As they walked up, Calgacus saw that the stone walls were cracked, leaning here and there, in places fallen altogether. Rubble half filled the defensive ditch. Urugundi guards stood, bored, at the fire-scorched gates. They waved them through.

Inside was worse. The street up to the
agora
had been cleared, but the lanes running off it were choked with the debris of collapsed houses. Fire-black beams poked up, mocking man’s transient endeavours. Thousands of tiny shards of amphorae crunched like snow underfoot. The town was deserted. The sack had been thorough and recent, no more than a few years.

The
agora
had been scoured clean. Traders had returned; a surprising number of them had set up stalls. They called their wares: oil and wine from the south, hides and slaves, honey and gold from the north. The council house had been repaired. Incongruously, instead of tiles, it had been given a roof of reeds.

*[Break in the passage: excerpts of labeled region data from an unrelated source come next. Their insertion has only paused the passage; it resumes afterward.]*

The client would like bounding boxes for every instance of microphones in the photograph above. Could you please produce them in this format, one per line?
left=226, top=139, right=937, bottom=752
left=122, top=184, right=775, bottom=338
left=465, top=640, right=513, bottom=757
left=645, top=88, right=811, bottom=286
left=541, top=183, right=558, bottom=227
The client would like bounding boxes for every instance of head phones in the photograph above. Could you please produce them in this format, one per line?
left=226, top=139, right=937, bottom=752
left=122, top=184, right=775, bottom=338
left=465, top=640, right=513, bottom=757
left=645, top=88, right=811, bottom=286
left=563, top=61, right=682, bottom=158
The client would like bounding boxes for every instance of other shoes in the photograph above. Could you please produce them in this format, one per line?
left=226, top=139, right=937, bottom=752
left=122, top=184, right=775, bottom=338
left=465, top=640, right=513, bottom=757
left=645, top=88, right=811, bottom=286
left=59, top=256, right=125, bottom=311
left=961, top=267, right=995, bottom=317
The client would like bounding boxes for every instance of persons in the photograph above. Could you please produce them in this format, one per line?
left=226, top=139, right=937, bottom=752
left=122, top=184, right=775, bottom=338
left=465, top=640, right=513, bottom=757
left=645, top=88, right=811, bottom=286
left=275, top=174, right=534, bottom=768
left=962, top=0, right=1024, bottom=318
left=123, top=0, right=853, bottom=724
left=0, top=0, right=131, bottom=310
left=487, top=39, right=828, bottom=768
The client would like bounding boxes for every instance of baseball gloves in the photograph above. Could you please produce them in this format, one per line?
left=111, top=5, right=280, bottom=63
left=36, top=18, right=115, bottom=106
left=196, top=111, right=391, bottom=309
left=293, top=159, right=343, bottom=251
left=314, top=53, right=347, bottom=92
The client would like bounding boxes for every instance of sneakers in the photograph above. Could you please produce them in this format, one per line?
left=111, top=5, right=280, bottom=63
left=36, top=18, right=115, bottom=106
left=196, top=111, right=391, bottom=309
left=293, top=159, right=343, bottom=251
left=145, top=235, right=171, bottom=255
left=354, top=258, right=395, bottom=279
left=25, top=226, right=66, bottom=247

The Gothic guards at the door told them to wait outside the
Bouleuterion
. They waited. A gang of slaves – Greeks or Romans – was working to repair the gymnasium next door. They were overseen by an architect, who in turn was watched by a Goth.

Ballista stood, feet apart, leaning on the hilt of his scabbarded long sword, head down. Behind him, unconsciously in similar pose, stood Maximus and the Suanian Tarchon. The ruins all around, they looked like penitents of some strange, grim militant sect.

As Calgacus regarded Ballista, he felt a not unfamiliar stab of jealousy. Ballista had been loved from birth. His mother, of course, but also a fierce pride and affection from his father. Isangrim, war leader of the Angles, had other, older children by other women. Politics, not desire nor love, dictated a man of his position in Germania would most likely marry more than once, sometimes concurrently. His relations had not been good with
all his offspring, especially with his eldest son, Morcar. Ballista – Dernhelm, as he was called then – the solemn but affectionate, golden-haired child had been another chance, a chance to make things right.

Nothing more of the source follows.